Star-forming fraction increases with redshift, especially above z~0.5.

F_sf decreases with increasing cluster and galaxy mass.

Low-mass BCGs have higher F_sf than field galaxies, indicating enhanced star formation.

Abstract

This study investigates the evolution of the star-forming fraction ($F_{\mathrm{sf}}$) of Brightest Cluster Galaxies (BCGs) at $z<0.8$, using the galaxy clusters identified from the Legacy Imaging Surveys from the Dark Energy Spectroscopic Instrument (DESI). Star-forming galaxies are identified using the $g-z$ color, and $F_{\mathrm{sf}}$ is measured as a function of redshift, cluster halo mass, and galaxy stellar mass. Field galaxies are used as a comparison sample to reduce selection effects. For BCGs, $F_{\mathrm{sf}}$ increases with redshift, showing a slow rise below $z \sim 0.4 - 0.5$ and a more rapid increase above this range. In contrast, $F_{\mathrm{sf}}$ decreases with increasing cluster halo mass and BCG stellar mass. At the low stellar mass end, BCGs exhibit higher star-forming fractions than field galaxies, suggesting enhanced star formation likely fueled by cold gas accretion from the intracluster medium.
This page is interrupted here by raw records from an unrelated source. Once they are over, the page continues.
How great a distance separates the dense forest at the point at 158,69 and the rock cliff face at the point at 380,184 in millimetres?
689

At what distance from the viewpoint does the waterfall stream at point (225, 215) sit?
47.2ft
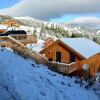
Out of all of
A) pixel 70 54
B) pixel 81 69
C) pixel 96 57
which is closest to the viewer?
pixel 81 69

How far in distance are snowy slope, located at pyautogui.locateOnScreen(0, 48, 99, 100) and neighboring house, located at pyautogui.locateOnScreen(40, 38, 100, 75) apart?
13882mm

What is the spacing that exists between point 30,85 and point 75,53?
18471mm

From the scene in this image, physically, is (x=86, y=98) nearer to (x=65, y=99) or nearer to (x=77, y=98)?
(x=77, y=98)

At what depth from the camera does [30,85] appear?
14.6 meters

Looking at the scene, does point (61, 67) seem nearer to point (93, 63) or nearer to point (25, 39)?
point (93, 63)

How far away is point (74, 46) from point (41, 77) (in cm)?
1749

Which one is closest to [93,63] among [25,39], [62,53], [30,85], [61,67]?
[62,53]

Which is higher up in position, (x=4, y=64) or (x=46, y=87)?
(x=4, y=64)

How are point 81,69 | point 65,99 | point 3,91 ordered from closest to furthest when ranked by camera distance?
1. point 3,91
2. point 65,99
3. point 81,69

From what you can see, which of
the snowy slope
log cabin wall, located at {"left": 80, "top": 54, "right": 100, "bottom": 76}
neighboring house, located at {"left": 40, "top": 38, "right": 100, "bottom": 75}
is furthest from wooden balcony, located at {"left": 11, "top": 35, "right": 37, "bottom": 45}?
the snowy slope

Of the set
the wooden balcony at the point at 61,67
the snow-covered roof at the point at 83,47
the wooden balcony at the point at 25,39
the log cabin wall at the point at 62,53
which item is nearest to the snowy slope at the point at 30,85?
the wooden balcony at the point at 61,67

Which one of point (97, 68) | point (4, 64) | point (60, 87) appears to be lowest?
point (97, 68)

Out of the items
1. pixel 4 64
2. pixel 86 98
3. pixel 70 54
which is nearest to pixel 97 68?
pixel 70 54

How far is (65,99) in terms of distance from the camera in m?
15.0
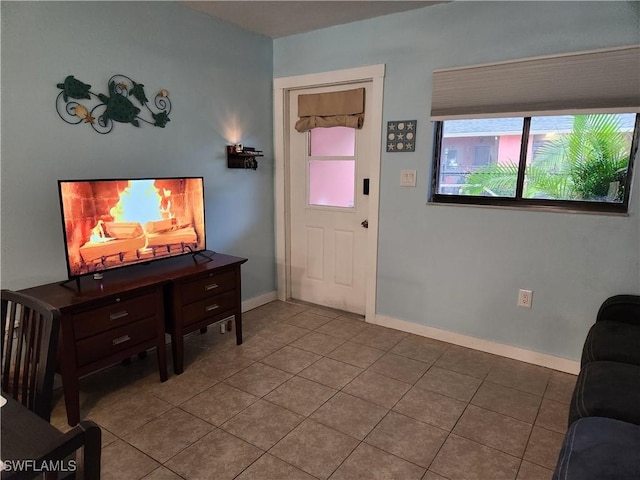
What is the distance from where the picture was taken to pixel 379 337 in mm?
3219

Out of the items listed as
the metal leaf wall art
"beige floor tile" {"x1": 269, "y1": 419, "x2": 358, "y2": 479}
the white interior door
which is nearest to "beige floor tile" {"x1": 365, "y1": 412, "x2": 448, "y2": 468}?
"beige floor tile" {"x1": 269, "y1": 419, "x2": 358, "y2": 479}

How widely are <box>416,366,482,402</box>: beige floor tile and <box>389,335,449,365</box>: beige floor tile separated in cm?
16

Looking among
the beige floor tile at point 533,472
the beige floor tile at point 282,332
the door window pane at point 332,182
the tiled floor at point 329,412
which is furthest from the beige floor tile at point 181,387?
the door window pane at point 332,182

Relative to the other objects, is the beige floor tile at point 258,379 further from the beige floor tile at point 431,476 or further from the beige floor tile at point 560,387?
the beige floor tile at point 560,387

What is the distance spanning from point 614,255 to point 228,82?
117 inches

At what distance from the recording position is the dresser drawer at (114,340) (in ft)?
6.93

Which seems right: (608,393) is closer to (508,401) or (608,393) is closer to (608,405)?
(608,405)

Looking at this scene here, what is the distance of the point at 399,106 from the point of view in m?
3.08

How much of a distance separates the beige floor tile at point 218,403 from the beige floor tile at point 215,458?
0.16 meters

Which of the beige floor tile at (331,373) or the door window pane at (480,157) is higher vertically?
the door window pane at (480,157)

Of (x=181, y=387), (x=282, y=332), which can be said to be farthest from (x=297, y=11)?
(x=181, y=387)

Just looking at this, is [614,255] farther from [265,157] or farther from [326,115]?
[265,157]

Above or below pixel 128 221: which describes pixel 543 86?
above

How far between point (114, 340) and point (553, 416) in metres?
2.44
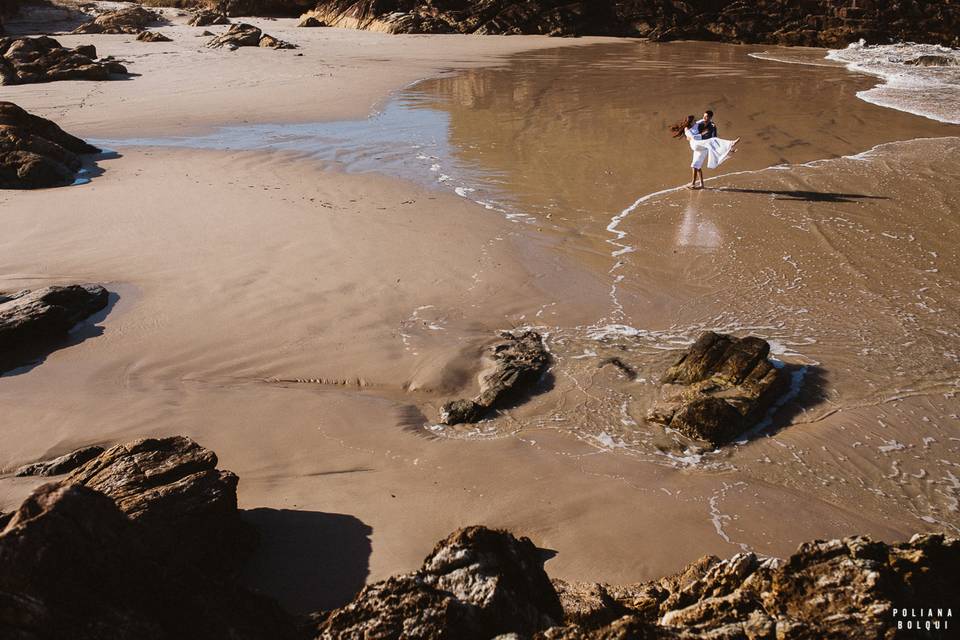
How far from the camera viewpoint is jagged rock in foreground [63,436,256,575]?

Also, star-forming BCGs tend to show larger projected offsets from the optical cluster density peak than quenching BCGs, indicating ongoing assembly. The analysis of the specific star formation rate (sSFR) further indicates a transition in the dominant mechanism driving star formation in BCGs: cooling flows are likely responsible at low redshift, while gas-rich mergers play a greater role at higher redshift. The shift in dominance occurs around $z \sim 0.5$, aligning with the steep rise in $F_{\mathrm{sf}}$ of BCG.